■ Passage shown:
---+---
Kaylee: So how many fell madly in love with you and wanted to take you away from all this? Inara: Just the one. I think I'm slipping.

'Serenity'


Buffista Music II: Wrath of Chaka Khan  

There's a lady plays her fav'rite records/On the jukebox ev'ry day/All day long she plays the same old songs/And she believes the things that they say/She sings along with all the saddest songs/And she believes the stories are real/She lets the music dictate the way that she feels.


Frankenbuddha - Dec 17, 2004 4:11:53 am PST #6539 of 10003
"We are the Goon Squad and we're coming to town...Beep! Beep!" - David Bowie, "Fashion"

Dammit, I need to do my annual mix, and I'm JUST. NOT. MOTIVATED.

I need to do some serious music immersion, stat.


Angus G - Dec 17, 2004 4:25:45 am PST #6540 of 10003
Roguish Laird

Does Joe Boucher or anyone else have the tracklisting for his mix? The one linked to on Jon's page doesn't seem to be there any more.
---+---
■ Exercise requirements: Repeat part of the forum thread word for word: begin at the words "I need to do some" and stop after "there any more.". The rows after this point are separate from the forum thread.

■ The data:
---+---
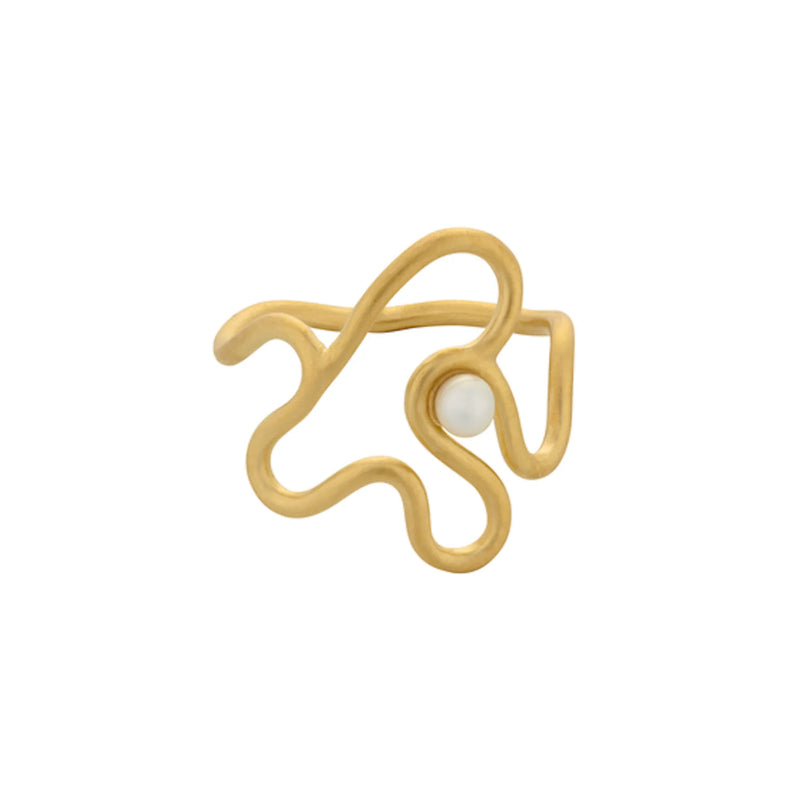 Bay Pearl Ring - Gold Plated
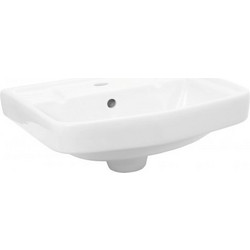 Inter Ceramic Κρεμαστός Νιπτήρας Μπάνιου Πορσελάνης 40x35.5cm Λευκός ICC1740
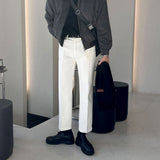 LMN Embossed Regular Fit Cotton Pants (3 colors)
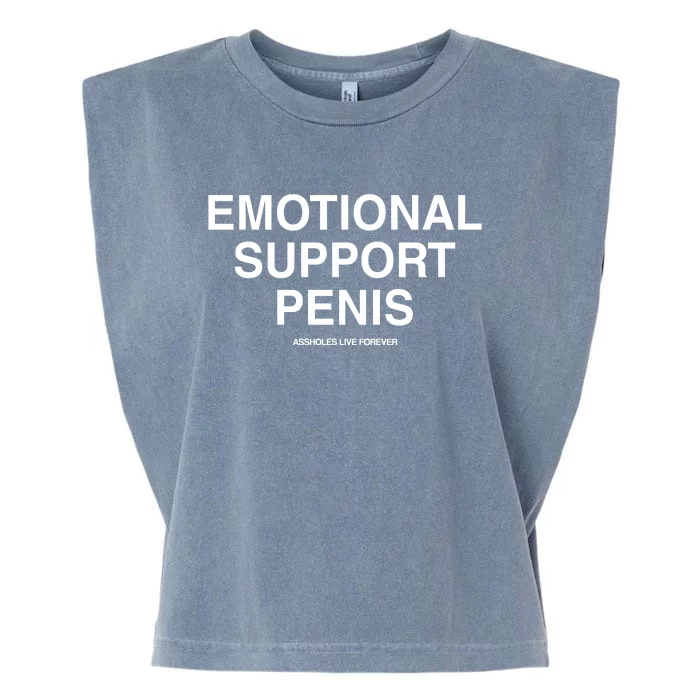 Kevin Flynn Emotional Support Penis Assholes Live Forever Garment-Dyed Women's Muscle Tee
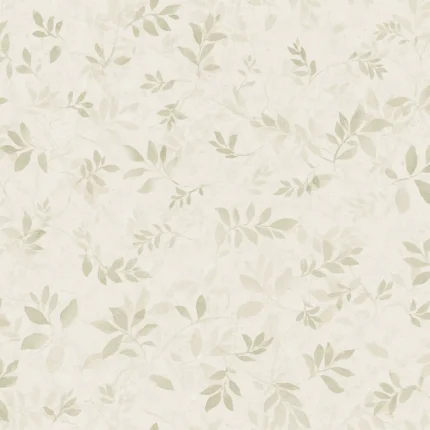 Mila Light Green Leaf Wallpaper by Sandberg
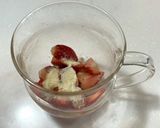 つぶつぶ食感Ψいちごミルク作り方2写真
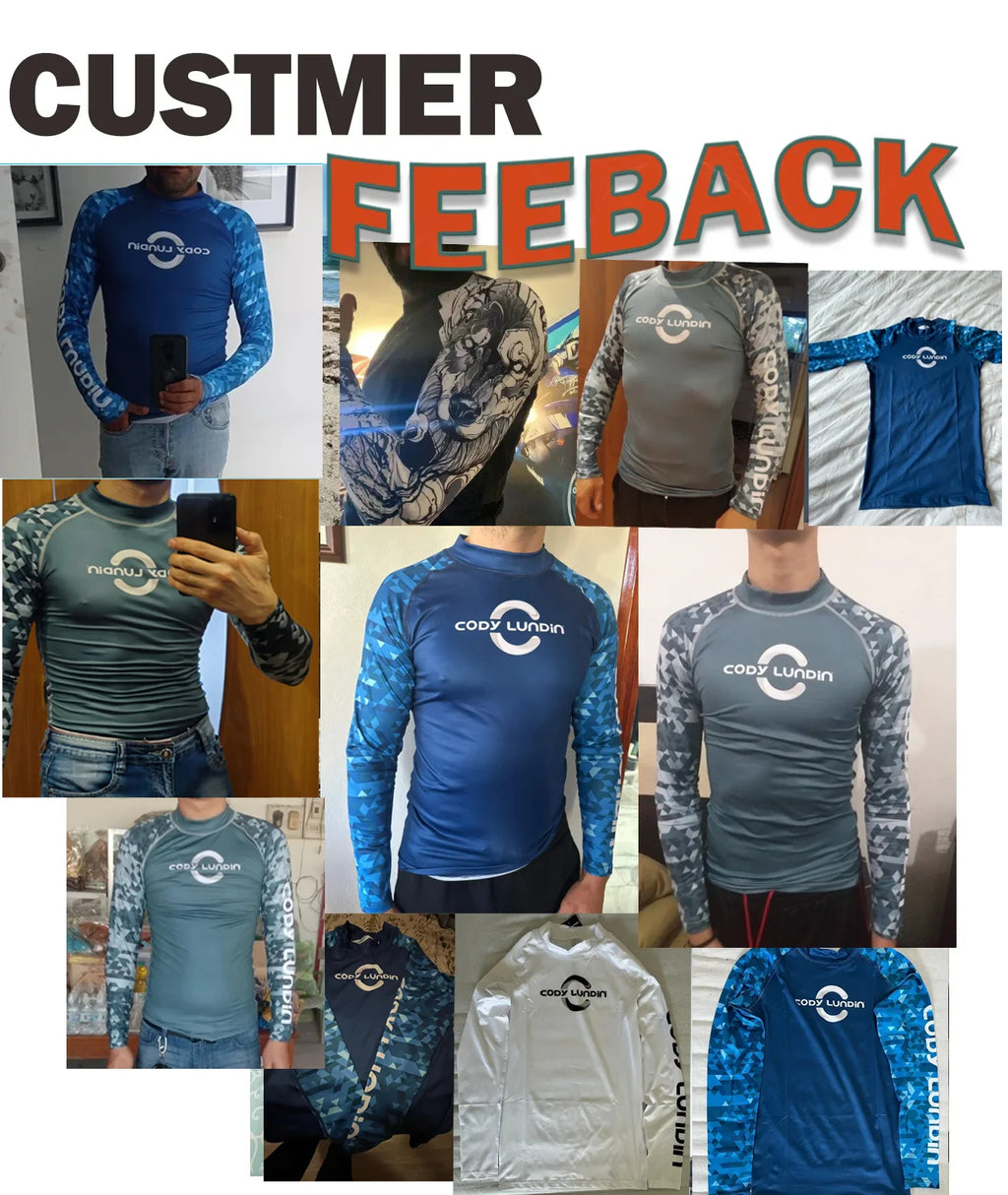 Camiseta de Compresión UV para Hombre, Surf y Natación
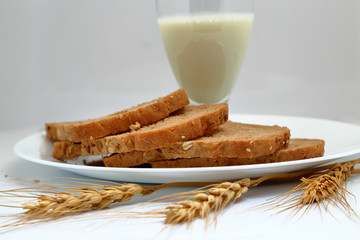 Fresh bread on the table
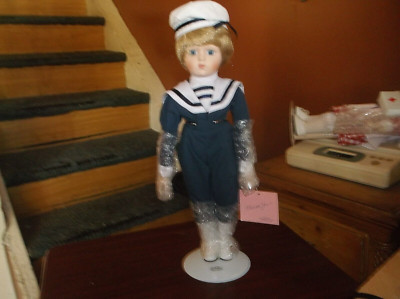 Marian Yu Designs MYD Inc. Doll Sailor Bisque Porcelain Heirloom
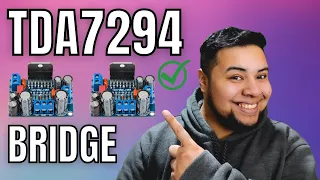 🔊 TDA7294 en BRIDGE | Cómo CONECTAR Amplificadores en Puente (+170W) | BTL Amp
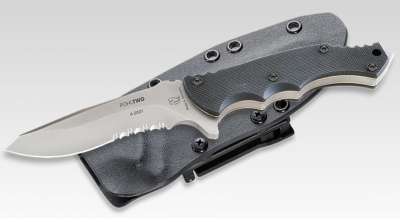 Couteau fixe Eickhorn Pohl Two G-10 lame dentée
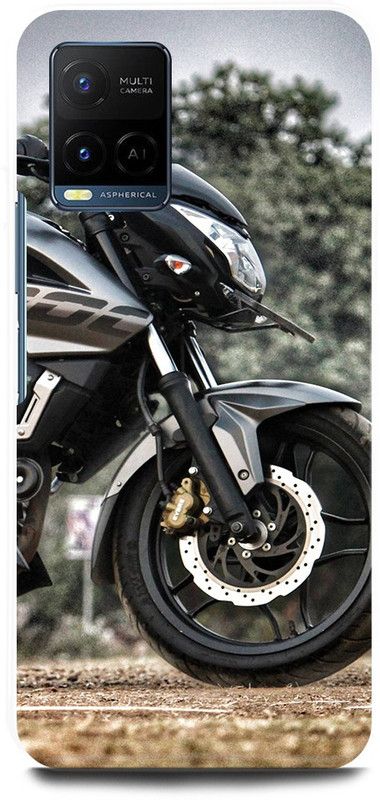 FIKORA Back Cover for Vivo Y21A, V2111, BAJAJ, PULSER, BIKE, LOVER, SPORTS  (Grey, Hard Case, Pack of: 1)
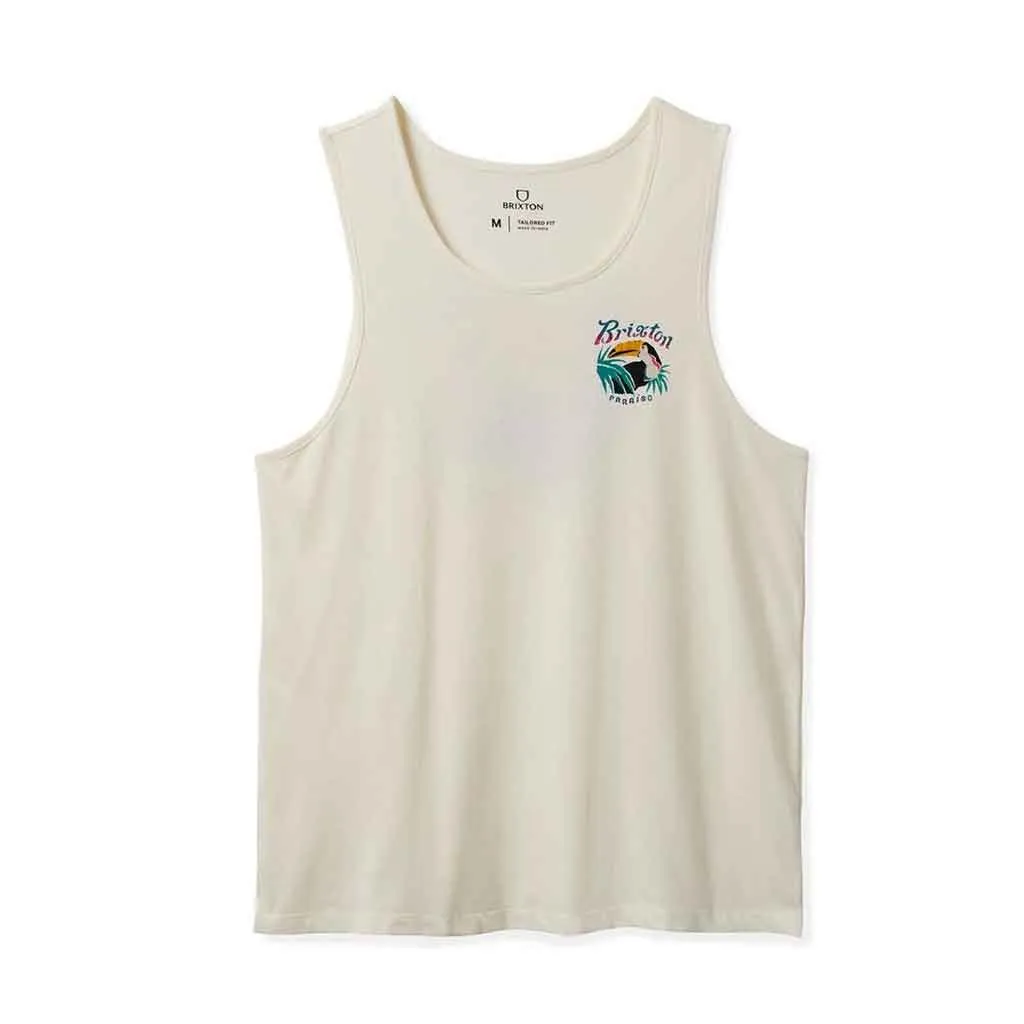 Brixton Paraiso Tank Top - Off White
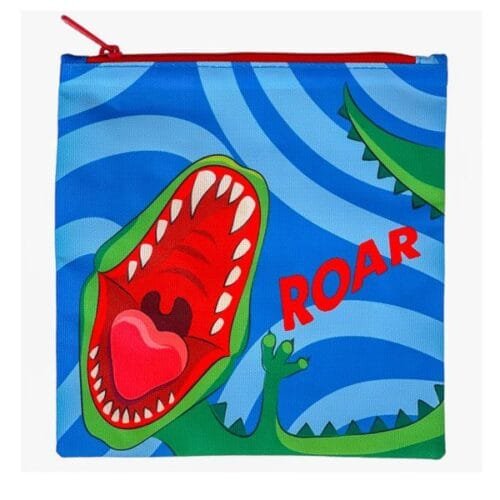 Porta alimentos de la marca Yumbox con dibujo de dinosaurio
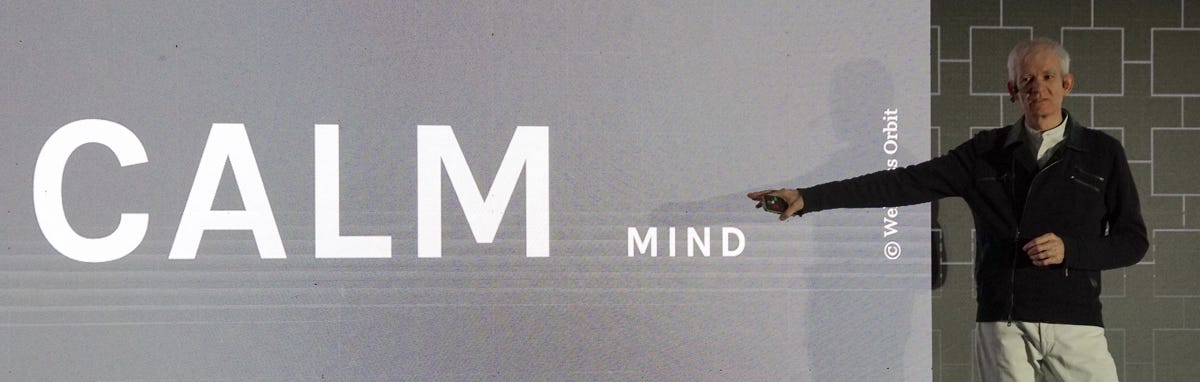 Are you aware that your calm mind is 100% up to you? Kaur Lass, Belgrade, March 25th, 2026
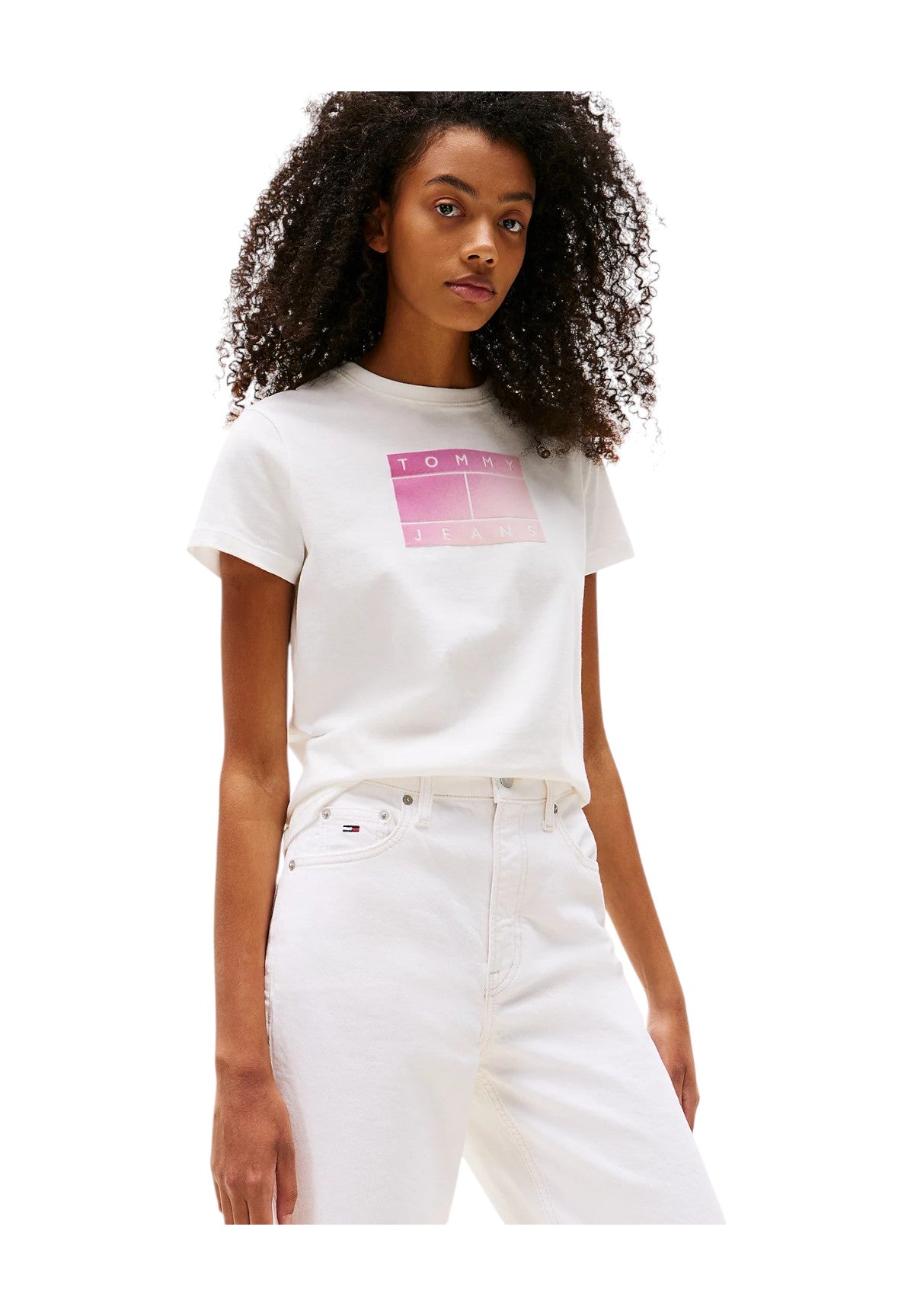 T-shirt a Maniche Corte Tjw Reg Gradient Fla DW0DW20905 Ecru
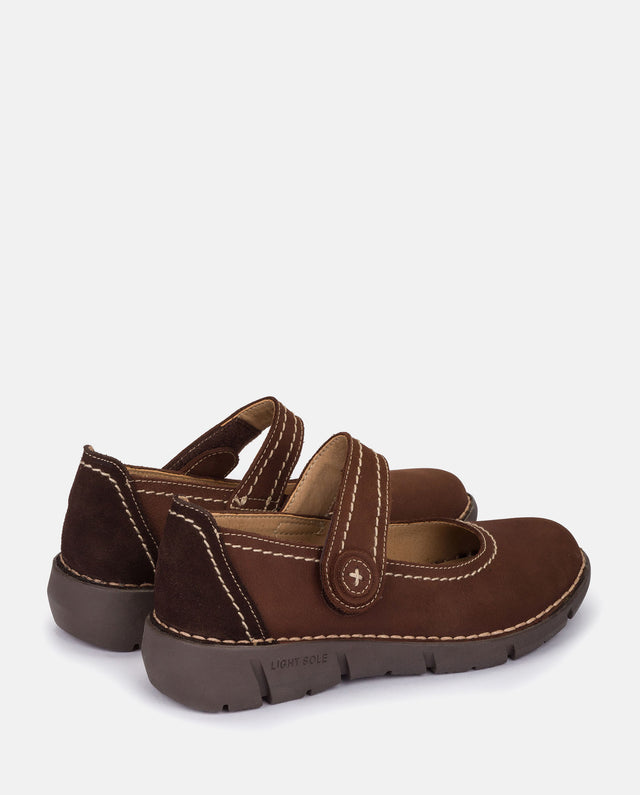 yokono Zapato plano Olba 005 marron Rebajas de fin de temporada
---+---
■ Written response:
I need to do some serious music immersion, stat.


Angus G - Dec 17, 2004 4:25:45 am PST #6540 of 10003
Roguish Laird

Does Joe Boucher or anyone else have the tracklisting for his mix? The one linked to on Jon's page doesn't seem to be there any more.